## TESTO
Avendo lavorato in tanti posti, conosciuto tante persone e sentito tante storie, posso testimoniare che, specie in una città per certi versi piccola e uniformata come Milano, negli spazi di elaborazione intellettuale più à la page da una parte ho visto professare editorialismo sull’essere buoni (oggi forse si direbbe “inclusivi”, ma è uguale), mentre dall’altra si esercitava un classismo quotidiano, spietato, instancabile, diretto a chi non rientrava in un certo canone di consumi, culturali e non, appannaggio dell’alta borghesia.
Declinando il discorso in prima persona: io stesso, figlio del ceto medio-basso di una cittadina di provincia e cresciuto in un quartiere di case popolari, ho pagato in termini di rapporti lavorativi e personali il mio non potermi permettere certe cose – il non poter essere “buono” come lo è il figlio di un avvocato o di un medico, insomma.
Vorrei qui premettere che essere benestanti o direttamente ricchi non è una colpa da espiare, e che conosco tante ottime persone che vengono da famiglie agiate e sono sinceramente sensibili ai diritti di chi agiato non è; a livello sistemico, tuttavia, conosco benissimo anche i limiti angusti della benevolenza di quelli per cui il linguaggio inclusivo, la vicinanza simbolica e la spilla della “parte giusta” sono vezzi cool e strumenti di potere.
Ed è proprio per questo che non mi sorprende vedere che l’appropriazione borghese del progressismo (ma non bastavano i mezzi di produzione?) l’abbia fatto naufragare, contribuendo in modo parziale ma decisivo a spianare la strada ai reazionari.

## ELENCO COMPITI
[1] Ritrascrivi senza modifiche la parte del brano sul classismo che comincia con "Avendo lavorato in" e prosegue fino a "appannaggio dell’alta borghesia.".
[2] Nel brano sul classismo, in che tipo di quartiere dice di essere cresciuto chi scrive?
[3] Riprendi per favore il brano sul classismo e portalo avanti dal punto in cui si ferma.
Le righe di dati non servono.

## RIGHE DI DATI
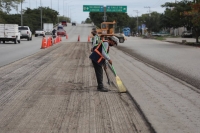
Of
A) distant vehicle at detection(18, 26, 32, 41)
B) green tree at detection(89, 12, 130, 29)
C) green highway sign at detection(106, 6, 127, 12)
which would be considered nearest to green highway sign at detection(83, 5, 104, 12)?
green highway sign at detection(106, 6, 127, 12)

## RISPOSTE PER COMPITO
[1]
Avendo lavorato in tanti posti, conosciuto tante persone e sentito tante storie, posso testimoniare che, specie in una città per certi versi piccola e uniformata come Milano, negli spazi di elaborazione intellettuale più à la page da una parte ho visto professare editorialismo sull’essere buoni (oggi forse si direbbe “inclusivi”, ma è uguale), mentre dall’altra si esercitava un classismo quotidiano, spietato, instancabile, diretto a chi non rientrava in un certo canone di consumi, culturali e non, appannaggio dell’alta borghesia.

[2] In un quartiere di case popolari.

[3]
Di tutte le persone nere, afroitaliane, musulmane, transgender e disabili che ho conosciuto nel contesto in cui ho passato i primi anni della mia vita – e non sono pochissime – quelle che si riconoscono nel linguaggio delle nicchie di un certo attivismo a mezzo Instagram si contano sulle dita di una mano (la proporzione, sintomaticamente, cambia fra le persone conosciute in tempi più recenti, per lavoro).
Il punto è che la maggior parte degli appartenenti a categorie storicamente marginalizzate ha sempre subìto le azioni di coloro che hanno i mezzi, le risorse, il tempo, il modo di intestarsi battaglie in conto terzi sul piano simbolico («I poveri almeno ti ordinano cosa fare / I ricchi invece, loro usano il plurale / Prendiamo, spostiamo ed alziamo e dopo restano a guardare», se posso concedermi una citazione “alta” di un Marracash d’antan).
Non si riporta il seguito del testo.